SELECTED TEXT:
Change, Co-Parenting, Home

Rough Cut

We stand at the edge of the playground. A throng of racing children and chattering parents presses us to chain link. He asks about the house and I give him the latest update. Good news, for once. When the celebratory chaos has melted away along with the popsicles, Bug and I will head back to my office to print and sign 44 pages of loan documents. The seller’s bank has approved an extension and my sketchy but efficient new loan officer is pushing for the end of the month. Tee listens and asks polite questions. Neither of us ever bought a home before and I am now tackling this with the help of a huge circle of friends and family which does not include him.

He says that he’s heard about the housing market around the place he is considering. Four-bedroom homes there are going for about what I am paying for this cramped condo. He has dreams of a fixer-upper and his father swooping into town in a van packed with a table saw and hydraulic nail gun to help turn the place into a masterpiece.

Continue reading “Rough Cut”

Determination, Friends, Home

S Avenue Crew

I want to say I’ve never done anything like this before. Trying to buy this home is the toughest undertaking of my life. Or, so it seems when I am in the throes of it. After hustling like a horse trader, I managed to get the loan officer to talk to the realtor to talk to the seller’s agent to start all working with me again. After being sure we were just beyond losing, we turned it all around and were just days away from closing.
 
Then wham. Today, my bank slammed the book shut for the last time. Not (just) because they’re scoundrels who serve The Man but also because central stairs in the condo complex are under repair. Without a property manager forthcoming enough to provide documentation of the extent of the damage, my bank couldn’t approve the loan. It’s sensible. It’s cautious.
 
It sucks.
 
So here I am six (SIX!) months into this short sale, thinking to myself, “This is the hardest *&$% thing I’ve ever done. Harder than parenting. Harder than the divorce! I’m not up to the task!” Etc. and all that jazz.
 
All of that internal chatter? Total B.S.
 
At 22 years old, about a century ago, I lived in a housing cooperative in Vermont. Just about the time I moved in, the 5-year deadline on the financial support from the local land trust came screaming in at us. We had two dozen residents in two buildings about to be hit with an interest rate hike of several percentage points. We were all living on a shoestring. The cost of home ownership, food, utilities, maintenance, insurance, and every other little thing was shared among a band of bohemians and revolutionaries. Without the gap support from the land trust, that house would have been back on the market and in the hands of yet another city landlord.
 
Not a chance. We were a posse and this was our block. We went to work. Buckling ourselves in, we powered through days-long meetings with federations and experts, poring over legal documents and funding application guidelines. We dug and dug deeper still to find pockets of money or ideas. We tried allying ourselves with the Canadian co-op associations, the local credit union, members of the Progressive party, Congressman Bernie Sanders. Anything and everything. Giant three-ring binders littered our floors and we flipped through them in twos, threes, until the wee hours.
 
We went to the state capitol building. We lobbied, we bent and twisted. We re-wrote our bylaws and changed our mission.

RECORD SET:
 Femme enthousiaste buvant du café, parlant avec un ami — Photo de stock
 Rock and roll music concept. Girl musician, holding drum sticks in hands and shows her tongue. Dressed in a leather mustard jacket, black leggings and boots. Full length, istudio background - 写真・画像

* * *

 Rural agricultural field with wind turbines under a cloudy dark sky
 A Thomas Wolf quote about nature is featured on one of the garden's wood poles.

==

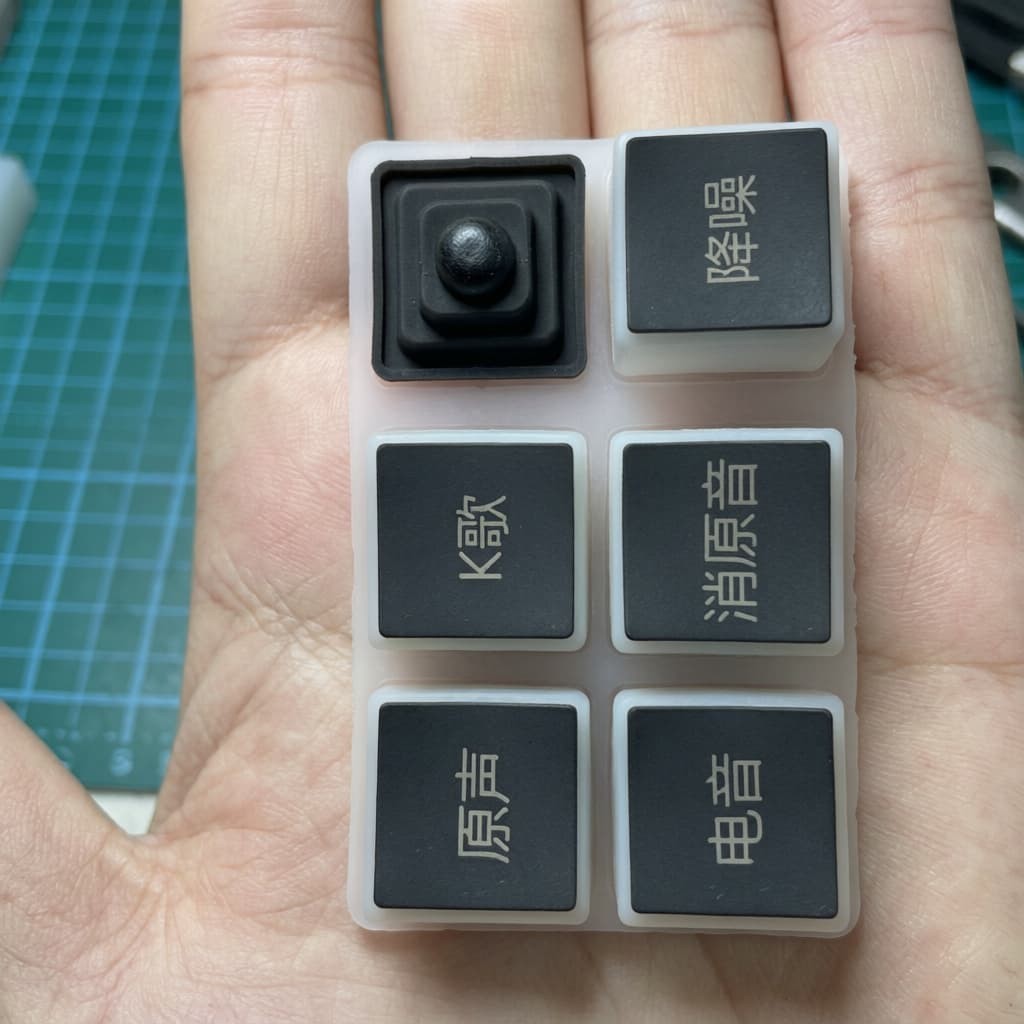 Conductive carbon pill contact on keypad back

TASKS:
1. Write out everything in the home-buying blog text from "All of that" down to "another city landlord.".
2. According to the home-buying blog text, how many pages of loan documents will the writer print and sign?
3. Proceed with the home-buying blog text, starting right after its last sentence.

TASK RESPONSES:
1.
All of that internal chatter? Total B.S.
 
At 22 years old, about a century ago, I lived in a housing cooperative in Vermont. Just about the time I moved in, the 5-year deadline on the financial support from the local land trust came screaming in at us. We had two dozen residents in two buildings about to be hit with an interest rate hike of several percentage points. We were all living on a shoestring. The cost of home ownership, food, utilities, maintenance, insurance, and every other little thing was shared among a band of bohemians and revolutionaries. Without the gap support from the land trust, that house would have been back on the market and in the hands of yet another city landlord.

2. 44 pages.

3.
 
And we swaggered home with our suitcase of money.
 
It required significant adaptation. Our co-op residency requirements had to change to designate a certain percentage of the units as low-income housing. We alienated some of our more off-the-grid members (who am I kidding? That was everyone) by kicking ourselves up to a professionally run property with an application process involving tax documentation and pay stubs. Everyone grumbled. We pushed through agonizing consensus-based meetings to ensure that the whole of the community could live with the concessions.
 
We saved our home.
 
Somehow in all of that, we also scored a major grant to make massive structural repairs. New roof, new porch, new beginning.
 
Maybe the only difference now is that I’m putting all of that grit into a place for my very own self. It is weirdly disorienting. All this effort, not for any identifiable community good but just for my son and dog and me to have a place to shake off? If it’s only for us, can I command the determination? The resources? The support? Gerry Connolly ain’t taking a meeting with yours truly. This is my game now. My block.
 
And where’s my posse now?
 
It turns out it is right here. My realtor and I have become thick as thieves in the last six months. As soon as I got the bad word, she was back in the driver’s seat with her foot to the floor and zeroing in on other banks with more flexible standards for collateral soundness. My erstwhile lender has answered half a dozen calls from me today even though she’s not making anything off of me anymore. She just keeps sending on over the documentation and details I will need for working with someone else.
 
And this is just the beginning.
 
There’s the firecracker of a guy I’m seeing who’s not only helped me think through every step of this latest kerfuffle but is also just waiting for me to say “go” so he can take his circular saw and hard hat over to the site and get this damned thing fixed.
 
There’s the assortment of friends strewn from Mexico to Toronto sending me links to housing sites, mortgage brokers, credit unions. They also pile oh encouragement and perspective.
 
There’s my boss who has given me the freedom to take off on a moment’s notice, as well as all the assembled co-workers who have picked up the slack whenever I’ve disappeared to douse another real estate fire.
 
There are my folks. Willing to work it, work it, work it in whatever way it has to be worked. Do I need cash? A co-signer? More time? An ear? Granted, they have a dog in this fight. If fish and houseguests start to smell after three days, what happens when you approach three years? In any event, their support is beyond generous.
 
There are all the new friends in my community who tell me their stories, listen to mine, ferry me around to shop for knock-off furniture, offer to come help paint and move, offer me names and ideas, and just provide the much-needed release from the intensity of it all.
 
And there’s my son. “Mommy, you can have the $44 in my bank account to help you buy your house.”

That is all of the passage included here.